-- EXERCISE BRIEF --
Having found the line containing "Chile vinhos" in the records below, copy that line and each later one exactly, dropping pictures.

*** Opening of DATA TO EXAMINE ***

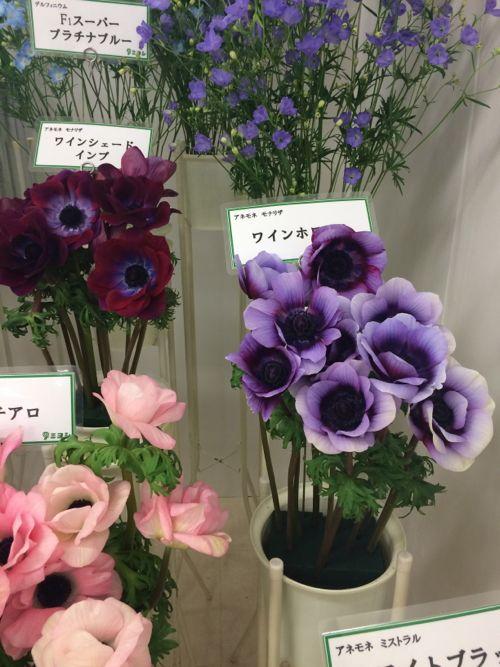 花ギフト|フラワーギフト|誕生日 花|カノシェ話題|スタンド花|ウエディングブーケ|花束|花屋|IMG_7068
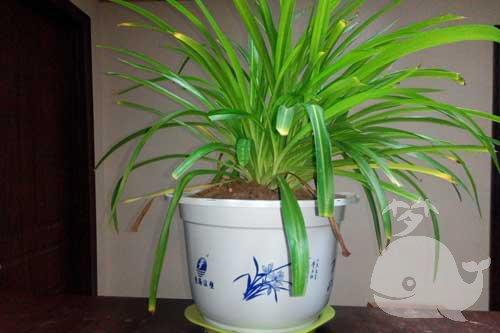 夢見綠色植物盆栽
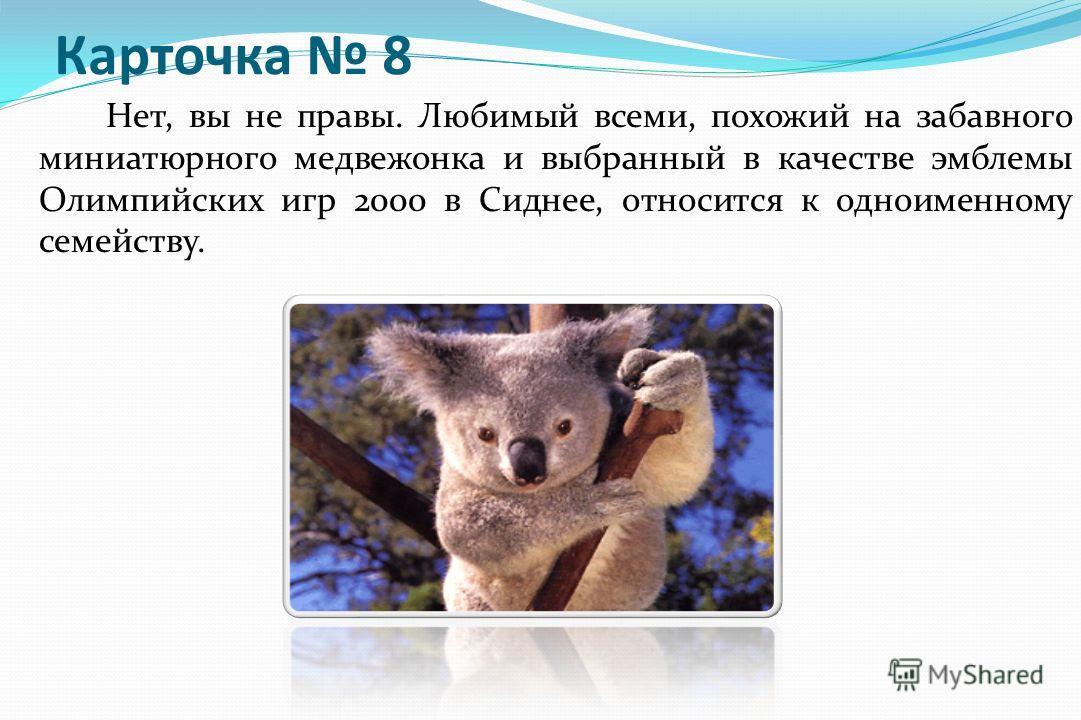 Карточка 8 Нет, вы не правы. Любимый всеми, похожий на забавного миниатюрного медвежонка и выбранный в качестве эмблемы Олимпийских игр 2000 в Сиднее, относится к одноименному семейству. Вернитесь к карточке 23 карточке 23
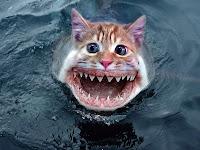 Shark_Cats_mutant_wallpapers
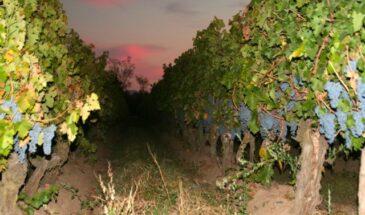 Chile vinhos
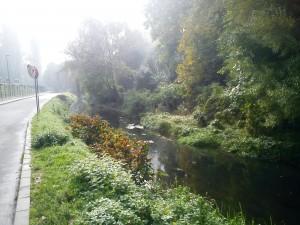 3. Canalul Morii Parcul Rozelor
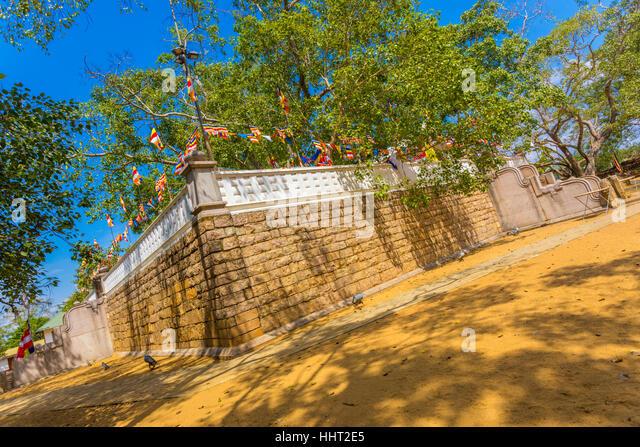 Southwest corner of Jaya Sri Maha Bodhi tree compound and sacred fig tree above at ancient Anuradhapura capitol - Stock Image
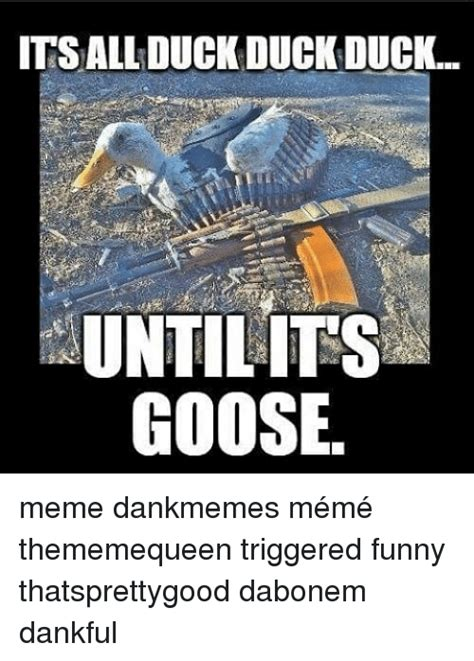 Silly Goose Meme - goose meme 28 images geese meme related keywords geese meme long tail i had an awesome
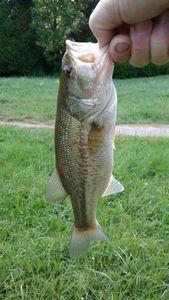 Black Bass (Achigan à Grande Bouche) — Blackflav Fishing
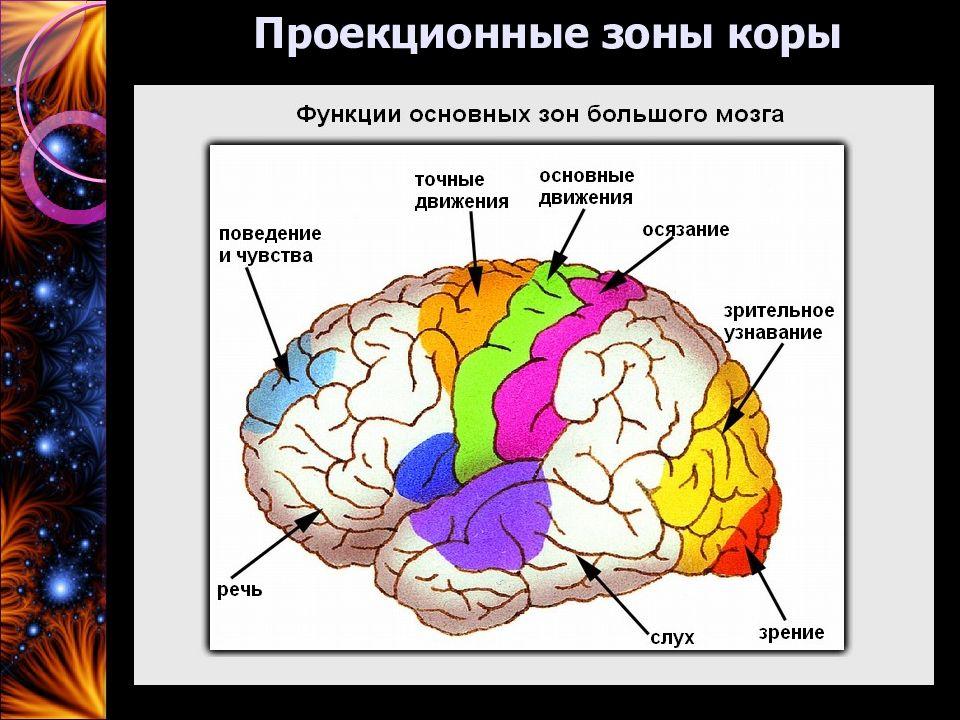 проекционные зоны мозга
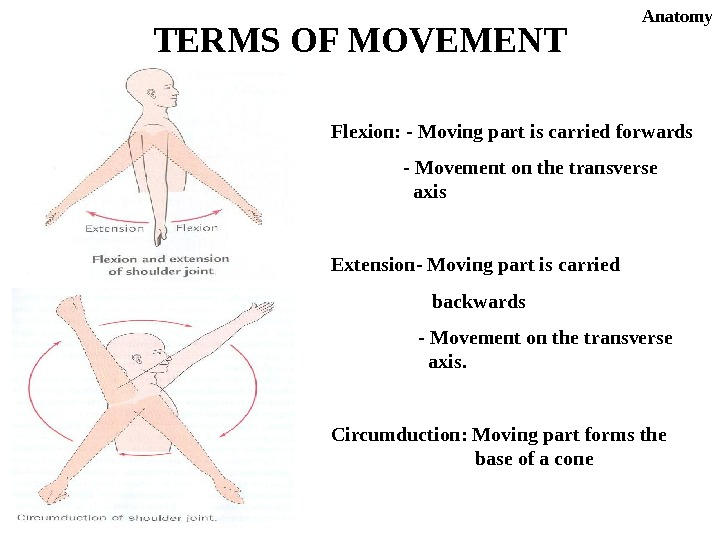 Flexion: - Moving part is carried forwards - Movement on the transverse  axis Extension- Moving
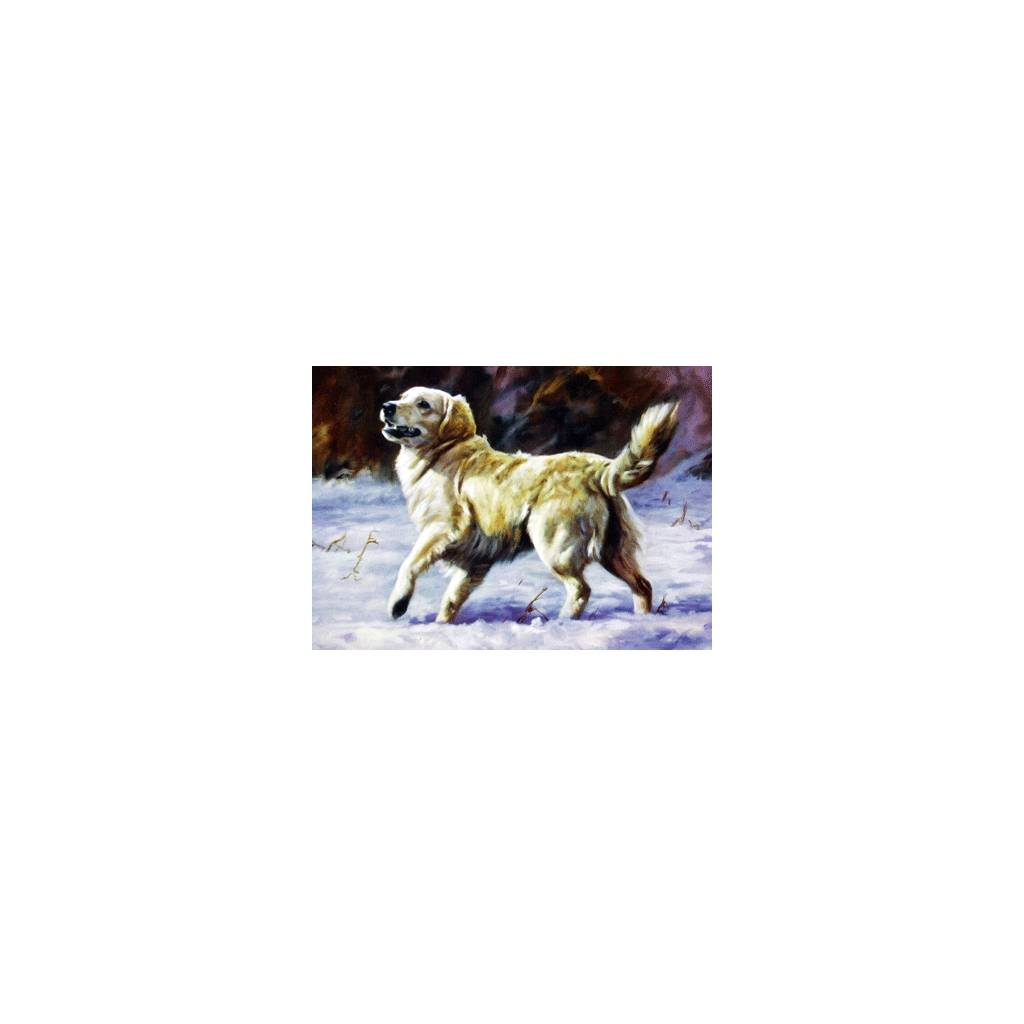 Come On (Golden Retriever) Blank Greeting Cards - 6 Pack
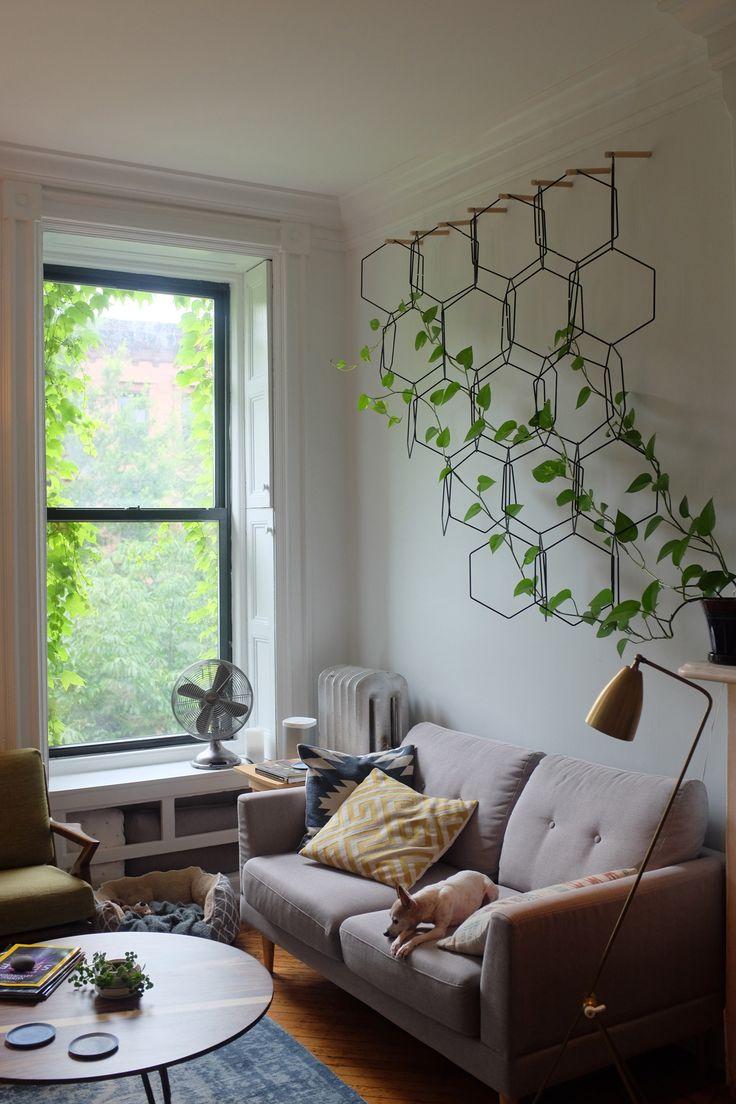 Anno ny2 sxk pinterest plantas enredaderas y plantas interior - Enredaderas de interior ...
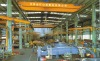 LH model overhead crane with electric hoist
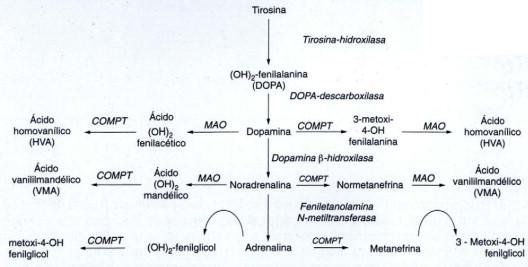 La hipersecreción de catecolaminas puede provocar la etapa de hipertensión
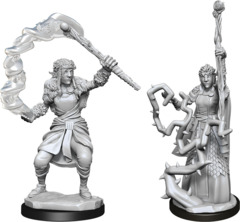 Dungeons & Dragons Nolzur`s Marvelous Unpainted Miniatures: W13 Firbolg Druid Female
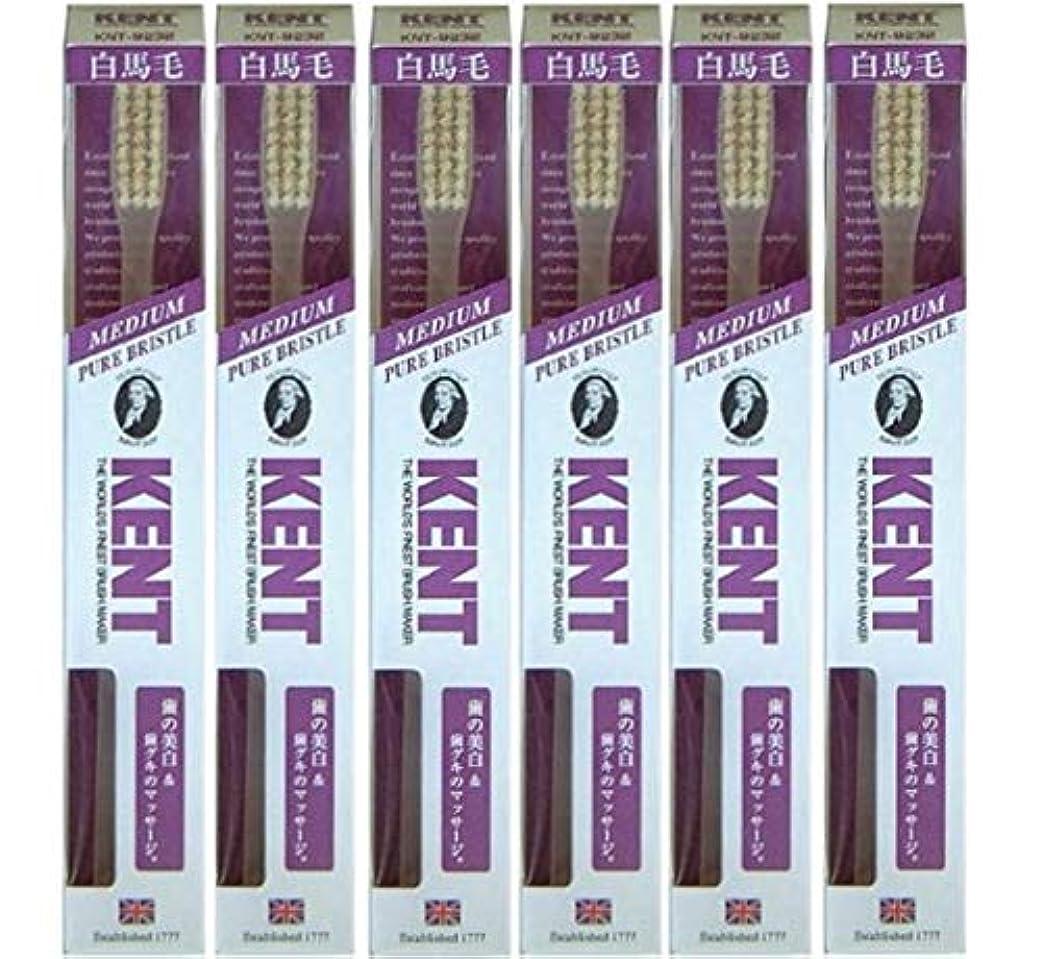 小売原始的な杖【6本セット】KENT 白馬毛歯ブラシ KNT-9232 ラージヘッド ふつう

*** Close of DATA TO EXAMINE ***

-- RESPONSE TO THIS EXERCISE --
 Chile vinhos
 3. Canalul Morii Parcul Rozelor
 Southwest corner of Jaya Sri Maha Bodhi tree compound and sacred fig tree above at ancient Anuradhapura capitol - Stock Image
 Silly Goose Meme - goose meme 28 images geese meme related keywords geese meme long tail i had an awesome
 Black Bass (Achigan à Grande Bouche) — Blackflav Fishing
 проекционные зоны мозга
 Flexion: - Moving part is carried forwards - Movement on the transverse  axis Extension- Moving
 Come On (Golden Retriever) Blank Greeting Cards - 6 Pack
 Anno ny2 sxk pinterest plantas enredaderas y plantas interior - Enredaderas de interior ...
 LH model overhead crane with electric hoist
 La hipersecreción de catecolaminas puede provocar la etapa de hipertensión
 Dungeons & Dragons Nolzur`s Marvelous Unpainted Miniatures: W13 Firbolg Druid Female
 小売原始的な杖【6本セット】KENT 白馬毛歯ブラシ KNT-9232 ラージヘッド ふつう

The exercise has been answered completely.